Jezus powiedział, że w ostatnich dniach wydarzy się kilka rzeczy: pojawi się wiele osób, które będą się podawać za Chrystusa, zwodząc wielu na zatracenie; usłyszymy o „wojnach i wieści wojenne”; będzie „głód, i mór, a miejscami trzęsienia ziemi. Ale to wszystko dopiero początek boleści” (Ew. Mateusza 24.5-8). Dzisiejsze wiadomości przesiąknięte są fałszywą religią, wojnami i katastrofami naturalnymi. Wiemy, że w czasie ucisku będą się działy te rzeczy, które przepowiedział Jezus (Księga Objawienia 6.1-8); obecne wydarzenia wydają się zapowiadać jeszcze większe problemy.
Paweł ostrzegał, że w dniach ostateczne będzie jeszcze więcej fałszywego nauczania. „A Duch wyraźnie mówi, że w późniejszych czasach odstąpią niektórzy od wiary i przystaną do duchów zwodniczych i będą słuchać nauk szatańskich” (1 Tymoteusza 4.1). Czasy ostateczne opisane są jako „trudne czasy”, ponieważ złe postępowanie ludzi stanie się jeszcze gorsze, a ludzie będą „przeciwstawiali się prawdzie” (2 Tymoteusza 3.1-9; także 2 Tesaloniczan 2.3). W czasach ostatecznych ludzie będą samolubni, chciwi, chełpliwi, pyszni, bluźnierczy, rodzicom nieposłuszni, niewdzięczni, bezbożni, bez serca, nieprzejednani, przewrotni, niepowściągliwi, okrutni, nie miłujący tego, co dobre, zdradzieccy, zuchwali, nadęci, miłujący więcej rozkosze niż Boga, którzy przybierają pozór pobożności, podczas gdy życie ich jest zaprzeczeniem jej mocy (2 Tymoteusza 3.1-2) fragment ten wydaje się doskonale pasować do obecnych czasów.
Czy możemy mieć jeszcze jakieś wątpliwości odnośnie tego, czy proroctwa dotyczące apostazji właśnie się wypełniają? Świat XXI wieku w jakim żyjemy uchwycił się moralnego relatywizmu, filozofii która wdziera się również do kościoła. Wiele denominacji na przykład przechodzi teraz trudny czas z powodu definiowania małżeństwa jako związku jednego mężczyzny z jedną kobietą, jednocześnie wielu przywódców kościoła otwarcie wspiera homoseksualizm. Biblia stała się podrzędna względem potrzeb współczesnego gościa odwiedzającego kościół i otwartego na bardziej „przystępną prawdę.” Z pewnością nastały „trudne czasy” dla naszej duchowości.

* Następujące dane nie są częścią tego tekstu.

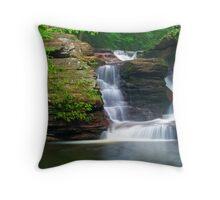 Murray Falls Throw Pillow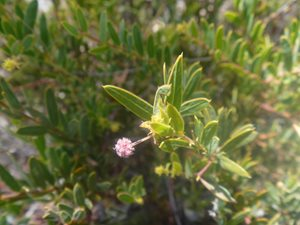 Acacia purpureopetala in flower.<br/>Photo by Paul Williams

Utworzenie się Unii Europejskiej- i fakt, że mamy zjednoczone Niemcy- jest bardzo interesującym wydarzeniem w świetle biblijnego proroctwa. „Palce u nóg” z Księgi Daniela i bestie z dziesięcioma rogami z Księgi Daniela 7.20 oraz Księgi Objawienia 13.1 są odniesieniami do „odrodzonego” Cesarstwa Rzymskiego, które będzie utrzymywało władzę aż do momentu powtórnego przyjścia Chrystusa. Mimo, iż dokładna struktura polityczna jeszcze się nie uformowała, to możemy dostrzec jak poszczególne kawałki układają się w spójną całość.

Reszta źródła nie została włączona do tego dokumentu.